Matemáticos conseguem ler textos técnicos de medicina, direito, engenharias, sociologia, economia e outras áreas do saber acadêmico com muito menos dificuldade do que um médico, um advogado, um engenheiro, um sociólogo ou um economista consegue ler um texto técnico de matemática. Um dos motivos disso é que textos de matemática exigem muito mais para a sua compreensão do que um mero dicionário técnico possa ajudar. As linguagens matemáticas não encontram tradução trivial para linguagens naturais como português e inglês. No caso das formulações conjuntistas para teorias matemáticas (que, por sinal, são as mais usuais), é seguro dizer que nada do que se diz em tais teorias tem significado correspondente no mundo real, aquele dos fenômenos mensuráveis e perceptíveis direta ou indiretamente pelos nossos sentidos físicos. 


Isso por si só já justifica a dificuldade humana para compreender definições em matemática. Mas nesta postagem quero me aprofundar em um aspecto sobre definições matemáticas bem mais singelo e perturbador. O fato é que matemáticos em geral não têm certeza sobre muito do que discutem em suas atividades profissionais, sejam de ensino, aplicações ou pesquisa.

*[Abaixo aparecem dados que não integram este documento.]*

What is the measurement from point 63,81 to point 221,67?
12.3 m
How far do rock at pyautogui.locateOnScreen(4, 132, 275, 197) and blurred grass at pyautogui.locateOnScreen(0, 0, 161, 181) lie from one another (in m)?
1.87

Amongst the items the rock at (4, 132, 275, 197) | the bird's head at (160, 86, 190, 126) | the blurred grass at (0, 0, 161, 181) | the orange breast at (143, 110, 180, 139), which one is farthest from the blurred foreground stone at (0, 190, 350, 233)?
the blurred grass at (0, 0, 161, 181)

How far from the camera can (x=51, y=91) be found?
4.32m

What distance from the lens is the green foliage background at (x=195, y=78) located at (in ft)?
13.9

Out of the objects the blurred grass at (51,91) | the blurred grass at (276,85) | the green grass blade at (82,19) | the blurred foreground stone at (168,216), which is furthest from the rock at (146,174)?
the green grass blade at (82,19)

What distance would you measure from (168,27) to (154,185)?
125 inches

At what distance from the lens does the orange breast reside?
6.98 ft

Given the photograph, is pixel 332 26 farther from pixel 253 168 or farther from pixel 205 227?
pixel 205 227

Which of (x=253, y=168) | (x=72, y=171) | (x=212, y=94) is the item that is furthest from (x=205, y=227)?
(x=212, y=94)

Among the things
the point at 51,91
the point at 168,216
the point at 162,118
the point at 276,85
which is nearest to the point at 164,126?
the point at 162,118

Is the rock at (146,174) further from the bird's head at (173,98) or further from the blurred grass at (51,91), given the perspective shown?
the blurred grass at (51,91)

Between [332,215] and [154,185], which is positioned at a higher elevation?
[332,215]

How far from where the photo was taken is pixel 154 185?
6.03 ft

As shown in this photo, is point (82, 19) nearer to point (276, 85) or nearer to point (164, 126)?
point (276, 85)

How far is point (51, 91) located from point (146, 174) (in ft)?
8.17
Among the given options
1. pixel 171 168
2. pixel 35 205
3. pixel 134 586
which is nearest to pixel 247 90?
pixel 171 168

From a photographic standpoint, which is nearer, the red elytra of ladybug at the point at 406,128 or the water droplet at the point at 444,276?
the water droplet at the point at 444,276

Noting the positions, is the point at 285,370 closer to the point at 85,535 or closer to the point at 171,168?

E essa incerteza não é necessariamente fruto de incompetência; pode ser consequência de características inerentemente matemáticas.


As linguagens criadas pelo ser humano podem ser divididas em duas categorias, no que se refere a propósitos e natureza: formais e naturais. As linguagens naturais são aquelas que todos usamos em nossas interações sociais do dia-a-dia, e que carecem de uma definição precisa, como português, inglês, alemão, italiano, entre outras. Todas as linguagens naturais contam com três dimensões fundamentais: sintática, semântica e pragmática. A dimensão sintática se refere às regras gramaticais; a semântica se ocupa do significado de termos empregados nas linguagens naturais (tudo o que se diz deve ter um significado); e a dimensão pragmática se refere ao estudo da linguagem em uso (entre indivíduos comunicantes).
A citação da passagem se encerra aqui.